Tom Miller of the SCMP has been the center of many heated online discussions of late as a result of his article last Friday on bar owners in Sanlitun being asked to deny service to black patrons. What looked like an attempt to add credibility to his anonymous claims, he followed up with an article on Saturday claiming another anonymous source, this time a police officer, who denied that bars were instructed to deny service to patrons of African descent. His article though, still maintained that:
…another bar owner had been verbally warned by Public Security Bureau officers not to serve customers of Mongolian and African descent, while other bars had been ordered to sign chopped pledges to keep to curfews, not allow the illegal sale of drugs, and refuse certain customers.
According to Beijing Boyce, who has reported his independent findings about the SCMP claims on his blog, this might be just a case of miscommunication. Through his investigations, his sources tell him that bar owners were indeed asked to:
monitor black patrons. He [the bar owner] said the police told the reps that drug dealers are predominantly black in the area. He said the police did not ask bar owners to ban blacks.
As you can imagine, the story has spread like wildfire across blogs as well as more established media outlets. Even Shanghaiist’s story was echoed verbatim on a Chinese blog. Not surprisingly though, while news outlets like The Age and Financial Times picked up the story in the context of the Beijing Olympics being “no-fun”, latter commentary was less about the likelihood of Africans and Mongolians being turned away from bars but more about the SCMP‘s journalism.
Jeremy Goldkorn of Danwei comments:
…it seems highly unlikely that anyone with any real authority would “secretly” plan “to ban black people” from the city’s bars.
The sources of the South China Morning Post are anonymous, and the paper does not seem to have any physical evidence to support the article.

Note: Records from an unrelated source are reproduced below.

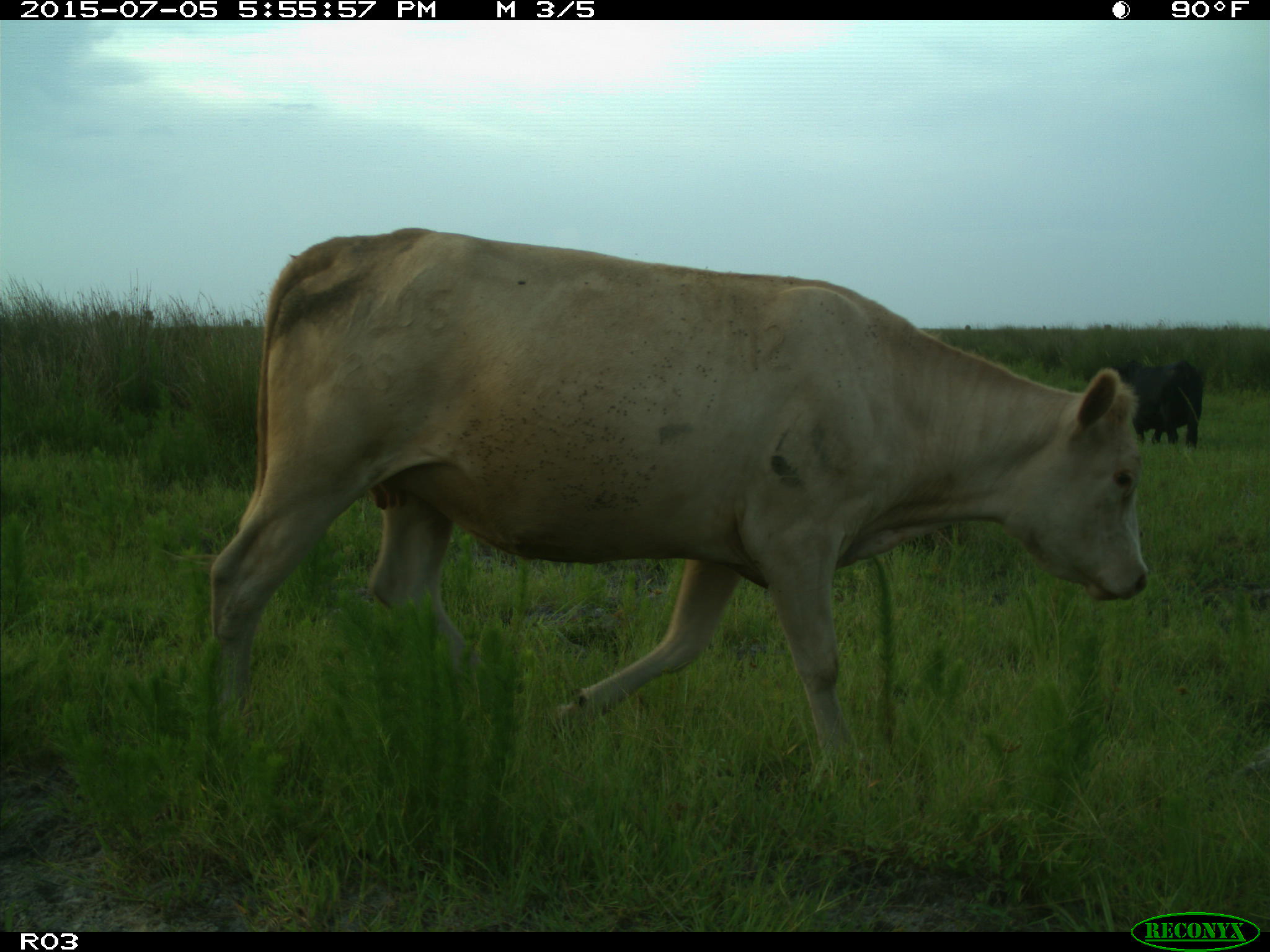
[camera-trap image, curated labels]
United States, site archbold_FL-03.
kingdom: Animalia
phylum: Chordata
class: Mammalia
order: Artiodactyla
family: Bovidae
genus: Bos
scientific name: Bos taurus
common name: domestic cow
Bos taurus (domestic cow).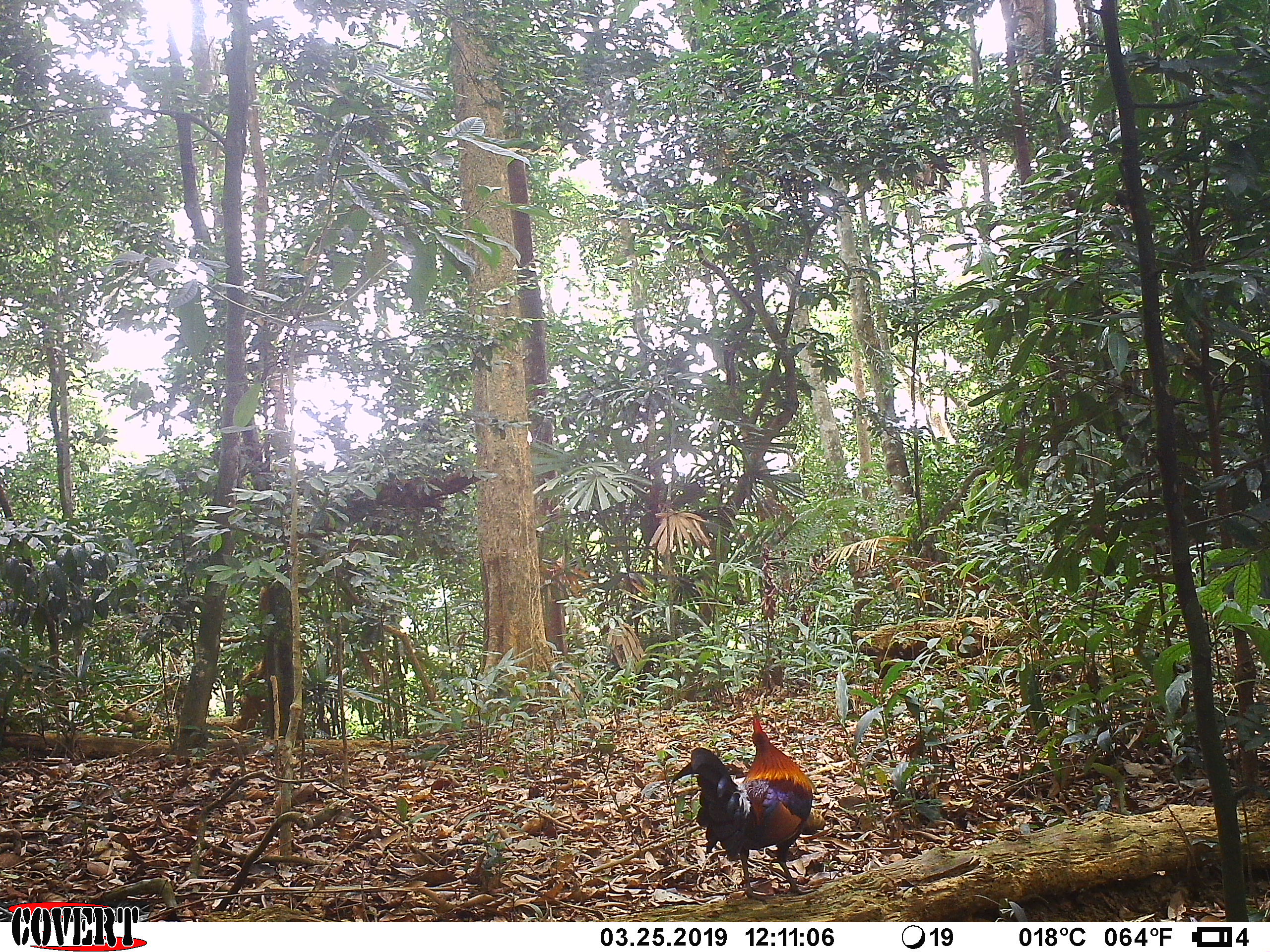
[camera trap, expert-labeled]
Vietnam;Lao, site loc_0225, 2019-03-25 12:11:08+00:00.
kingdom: Animalia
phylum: Chordata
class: Aves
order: Galliformes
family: Phasianidae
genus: Gallus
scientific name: Gallus gallus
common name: red junglefowl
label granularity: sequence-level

Liam Fitspatrick from Time (in association with CNN) also recognises that:
The story, by Tom Miller and Peter Simpson, quotes an anonymous bar owner as saying that security officers forced him to sign a pledge that required him to prevent black people from entering his premises. A nameless “black British national” is also quoted, expressing his shock and disappointment.
The anonymity of the sources is also noticed by veteran blogger and China watcher Fons Tuinstra in the China Herald:
The proof of this was pretty flimsy: one anonymous bar-owner at Sanlitun.
I found the article remarkable for two reasons. First, because of its firm anti-China tone, while the South China Morning Post had adopted (as far as I could read them) since 1997 a pro-China tone that would even be considered nauseating by the editors of the China Daily.
Second, it fitted nicely into their old tradition in coming with firm allegations, based on nothing, so they could sell the next day their paper again with a firm denial of a false rumor they had created themselves in the first place.
Fons then continues to post his FriendFeed conversations with other China netizens who also find the SCMP report a little hard to swallow.
The most convincing debunking of this story has been the hard work of Beijing nightlife blogger Beijing Boyce who actually went bar to bar to to speak to bar owners about this potential ban. Boyce suggests that the “black” referred to may not actually be about skin color but “bad elements”. The Chinese term for organized crime syndicates or the triads is 黑社会 (literally black society).
In his latest entry Boyce also comments on the SCMP’s lack of transparency in reporting:
Apparently the policy [to ban patrons of African descent] is so secret that the police are keeping it from all but a few bar owners who can be trusted to reveal it to foreign journalists.
Unlike the Hong Kong daily newspaper, Boyce manages to name the bars that helped him debunk the SCMP report.
Photo from xiaming: “These signs, each with a different neighbourhood police officer, are posted around a few square kilometres north of Beijing’s Sanlitun area. I’m guessing that they were proposed and paid-for by the law firm. Each police officer seems to have around 200 households under his responsibility.”